> _Document segment_
Reborn in New York
I was planning to write another controversial hub. But I decided to pause from my usual dissection of big concepts to make way for something important that occurred to me today. This city which I have found myself in suddenly in the middle of my adult life, has captured a passion I usually reserve for larger themes. These themes revolve around the vicinity of G-d, the Universe and Consciousness. In the midst of this landscape in my mind, is a small island called Manhattan, the heart of the city of New York.
Why is it that New Yorkers speak of New York like a lover? Those who leave, long to come back as though they had left a passionate affair with its streets. They describe Central Park in autumn in the same wistful way a lovesick man would talk about the hair and skin of his new lover. Some of those who left New York, speak of it with a resigned tone that reminds me of a divorced man who spoke of an ex-wife he gave everything to. New York is like a beautiful woman that expects the world from you.
New York is indeed one of the most enigmatic cities in the world. It is not the prettiest. I have lived in prettier cities in my life, where castles and seagulls pepper the landscape. But nothing can quite compare to New York’s odd charm. It is dirty. Piles of black plastic filled with garbage line the streets at night. The steam that shoot up from the ground, the yellow cabs that pass through them all make the city look more dangerous than it is.

> _Data listing_
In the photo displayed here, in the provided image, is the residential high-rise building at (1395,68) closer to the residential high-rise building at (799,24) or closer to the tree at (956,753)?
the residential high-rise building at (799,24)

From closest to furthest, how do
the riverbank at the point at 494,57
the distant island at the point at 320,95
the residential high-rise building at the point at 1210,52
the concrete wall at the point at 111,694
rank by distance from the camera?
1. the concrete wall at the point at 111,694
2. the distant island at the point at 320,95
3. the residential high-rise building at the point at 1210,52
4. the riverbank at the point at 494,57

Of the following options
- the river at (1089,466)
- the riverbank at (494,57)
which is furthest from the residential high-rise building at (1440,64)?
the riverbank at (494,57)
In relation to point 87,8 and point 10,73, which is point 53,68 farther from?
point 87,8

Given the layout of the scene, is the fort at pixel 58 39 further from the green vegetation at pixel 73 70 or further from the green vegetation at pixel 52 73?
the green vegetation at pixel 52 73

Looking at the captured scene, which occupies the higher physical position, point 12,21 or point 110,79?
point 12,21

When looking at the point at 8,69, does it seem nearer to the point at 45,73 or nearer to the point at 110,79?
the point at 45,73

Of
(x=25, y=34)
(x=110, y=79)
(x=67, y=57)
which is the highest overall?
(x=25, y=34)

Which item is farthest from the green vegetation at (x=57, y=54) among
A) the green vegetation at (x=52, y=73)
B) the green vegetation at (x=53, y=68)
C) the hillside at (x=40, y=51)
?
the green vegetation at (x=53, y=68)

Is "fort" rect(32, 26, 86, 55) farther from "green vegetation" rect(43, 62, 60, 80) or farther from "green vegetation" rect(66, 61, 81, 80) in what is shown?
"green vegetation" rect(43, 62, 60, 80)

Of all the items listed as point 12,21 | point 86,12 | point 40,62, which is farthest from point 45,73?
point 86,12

> _How to complete this task_
Copy the piece about New York word for word, from "Reborn in New" up to and including "of New York.". The records aren't needed for any of this.

> _Finished exercise_
Reborn in New York
I was planning to write another controversial hub. But I decided to pause from my usual dissection of big concepts to make way for something important that occurred to me today. This city which I have found myself in suddenly in the middle of my adult life, has captured a passion I usually reserve for larger themes. These themes revolve around the vicinity of G-d, the Universe and Consciousness. In the midst of this landscape in my mind, is a small island called Manhattan, the heart of the city of New York.